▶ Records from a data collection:
=== Section Start ===
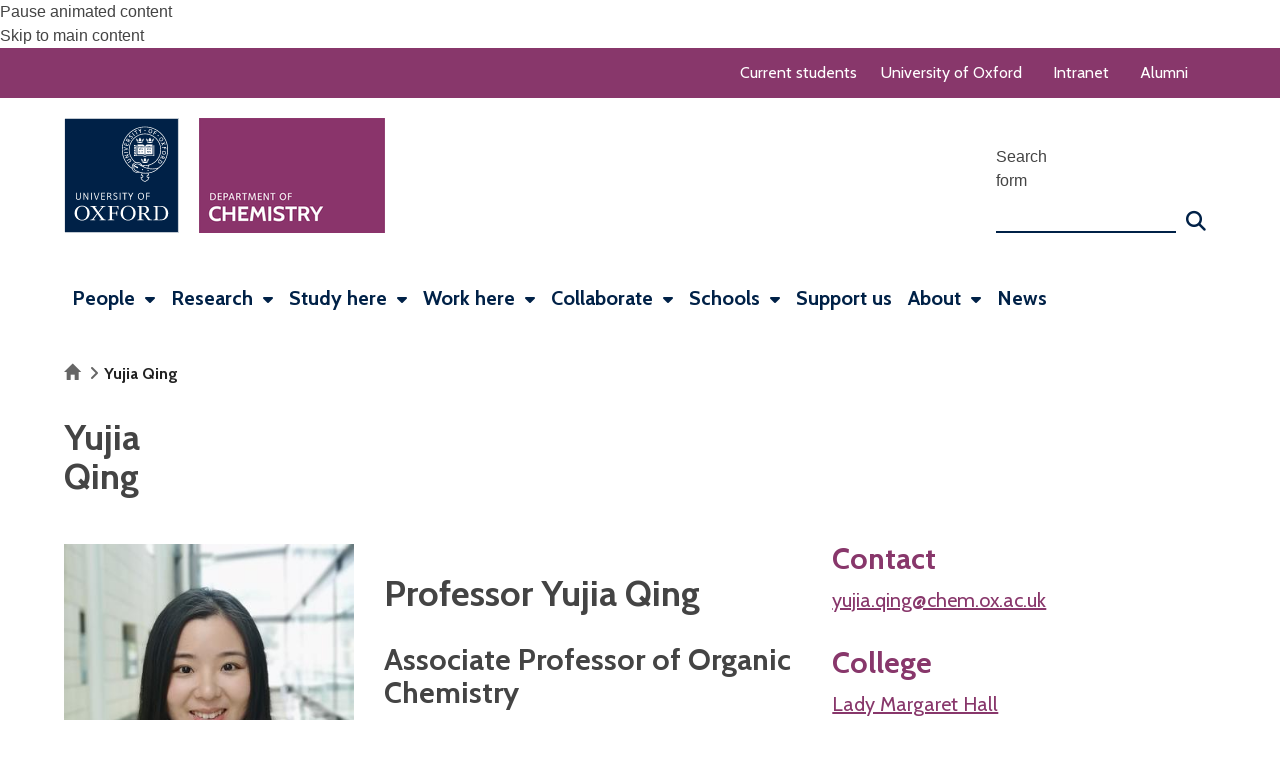

--- FILE ---
content_type: application/javascript
request_url: https://www.chem.ox.ac.uk/sites/all/modules/custom/oxdrupal_symplectic/oxdrupal_symplectic_publications_listing_page/js/chosen_filters.js?t7gi5y
body_size: 311
content:
/**
 * @file
 */
jQuery(document).ready(function() {
    setTimeout(function () {
        jQuery("select.chosen").chosen({width: "100%", allow_single_deselect: true, search_contains: true});
        jQuery("#filters").on('hidden.bs.collapse', function() {toggleFilterControls();});
        jQuery("#filters").on('shown.bs.collapse', function() {toggleFilterControls();});
        
        // add aria-label to Chosen inputs
        jQuery("#filters").each(function( index, element ) {
            var inp = jQuery(this).find('input.chosen-search-input')
            if (!inp.attr("aria-label")) {
                inp.attr("aria-label" ,jQuery.trim(jQuery(jQuery(this).find('label')[index+1]).text()));
            }
        });
        function toggleFilterControls() {
            if (jQuery("a#filter-toggle").text().trim() == "hide filters") {
                jQuery("a#filter-toggle").html("show filters <i class='fas fa-chevron-left'></i>");
                jQuery("a#filter-toggle i").removeClass("fa-chevron-down");
                jQuery("a#filter-toggle i").addClass("fa-chevron-left");
                jQuery('input[name="filter_state"]').val("closed");
            }
            else {
                jQuery("a#filter-toggle").html("hide filters <span class='fas fa-chevron-down'></span>");
                jQuery('input[name="filter_state"]').val("open");
            }
        }
    })
});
=== Section End ===
▶ Your objective: What is wanted is the number of lines holding "html" in the entries. Nothing else should be given.

▶ Response to the task: 2